Les lignes qui suivent sont triviales et s’appliquent à toute démarche de recherche, qu’elle se prétende qualitative, quantitative ou mixte. Si je m’amuse à récolter des données, c’est pour répondre à des questions. Lorsque ces données sont relationnelles, cela suppose que je suis capable de délimiter la population que j’étudie et que je suis capable de définir la ou les relations entre les individus de cette population - je le répète une dernière fois, population et individus sont entendus au sens statistique, ce peut être des villes, des plantes, des personnes, des journaux, etc. etc. Plus les critères utilisés, tant pour délimiter la population que pour définir la ou les relations, sont précis et plus vous serez capable d’interpréter les résultats obtenus. Inversement, récupérer un corpus dont on ne sait pas trop comment il a été construit est un bon moyen de perdre son temps.

Matériel fourni:
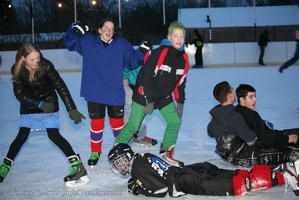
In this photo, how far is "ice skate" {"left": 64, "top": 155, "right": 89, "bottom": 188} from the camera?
345 cm

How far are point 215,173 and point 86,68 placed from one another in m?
1.52

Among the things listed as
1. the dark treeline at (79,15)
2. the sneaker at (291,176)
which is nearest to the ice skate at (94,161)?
the sneaker at (291,176)

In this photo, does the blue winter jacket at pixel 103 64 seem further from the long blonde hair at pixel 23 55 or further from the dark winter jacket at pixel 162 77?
the long blonde hair at pixel 23 55

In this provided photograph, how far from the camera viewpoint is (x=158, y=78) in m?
3.83

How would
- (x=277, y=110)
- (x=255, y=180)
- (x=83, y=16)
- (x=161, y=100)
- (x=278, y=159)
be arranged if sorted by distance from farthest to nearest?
(x=83, y=16), (x=277, y=110), (x=161, y=100), (x=278, y=159), (x=255, y=180)

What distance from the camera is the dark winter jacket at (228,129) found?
11.7 feet

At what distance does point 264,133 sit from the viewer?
3.56 meters

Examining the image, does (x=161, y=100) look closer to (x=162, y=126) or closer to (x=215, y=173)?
(x=215, y=173)

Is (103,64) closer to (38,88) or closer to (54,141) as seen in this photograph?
(38,88)

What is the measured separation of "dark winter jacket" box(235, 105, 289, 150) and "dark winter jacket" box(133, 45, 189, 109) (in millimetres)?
626

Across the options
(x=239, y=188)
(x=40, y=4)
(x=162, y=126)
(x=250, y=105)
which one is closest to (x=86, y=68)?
(x=250, y=105)

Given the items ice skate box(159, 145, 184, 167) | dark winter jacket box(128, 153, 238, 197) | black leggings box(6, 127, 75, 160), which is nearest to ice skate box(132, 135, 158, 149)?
ice skate box(159, 145, 184, 167)

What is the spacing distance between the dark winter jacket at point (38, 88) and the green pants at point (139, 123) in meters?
0.53

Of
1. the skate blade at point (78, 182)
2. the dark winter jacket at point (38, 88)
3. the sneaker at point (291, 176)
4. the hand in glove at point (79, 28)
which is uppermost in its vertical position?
the hand in glove at point (79, 28)
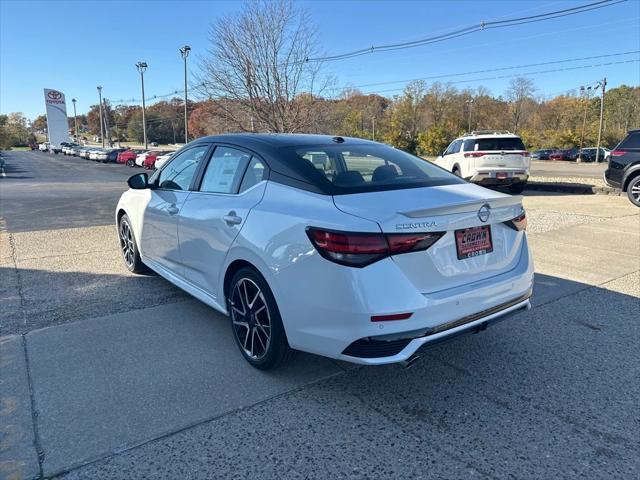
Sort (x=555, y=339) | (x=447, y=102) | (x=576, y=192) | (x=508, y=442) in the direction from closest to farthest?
1. (x=508, y=442)
2. (x=555, y=339)
3. (x=576, y=192)
4. (x=447, y=102)

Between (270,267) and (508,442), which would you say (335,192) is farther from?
(508,442)

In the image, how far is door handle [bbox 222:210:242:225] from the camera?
10.6ft

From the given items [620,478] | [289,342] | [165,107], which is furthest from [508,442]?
[165,107]

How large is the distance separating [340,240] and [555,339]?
236cm

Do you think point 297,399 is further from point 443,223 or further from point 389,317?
point 443,223

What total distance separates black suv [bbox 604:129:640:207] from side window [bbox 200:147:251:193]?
1082 centimetres

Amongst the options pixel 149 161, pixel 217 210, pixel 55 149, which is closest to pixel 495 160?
pixel 217 210

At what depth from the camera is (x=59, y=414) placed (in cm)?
276

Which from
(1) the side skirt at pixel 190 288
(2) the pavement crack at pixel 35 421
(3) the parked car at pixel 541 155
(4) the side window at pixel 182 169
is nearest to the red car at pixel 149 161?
(4) the side window at pixel 182 169

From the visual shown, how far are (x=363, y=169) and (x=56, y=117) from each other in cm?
11203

Objectif:
Pouvez-vous citer le passage du texte sur la démarche de recherche compris entre « Les lignes qui » et « perdre son temps. », ces deux bornes incluses ? Le matériel fourni n'intervient pas dans ce travail.

Réponse attendue:
Les lignes qui suivent sont triviales et s’appliquent à toute démarche de recherche, qu’elle se prétende qualitative, quantitative ou mixte. Si je m’amuse à récolter des données, c’est pour répondre à des questions. Lorsque ces données sont relationnelles, cela suppose que je suis capable de délimiter la population que j’étudie et que je suis capable de définir la ou les relations entre les individus de cette population - je le répète une dernière fois, population et individus sont entendus au sens statistique, ce peut être des villes, des plantes, des personnes, des journaux, etc. etc. Plus les critères utilisés, tant pour délimiter la population que pour définir la ou les relations, sont précis et plus vous serez capable d’interpréter les résultats obtenus. Inversement, récupérer un corpus dont on ne sait pas trop comment il a été construit est un bon moyen de perdre son temps.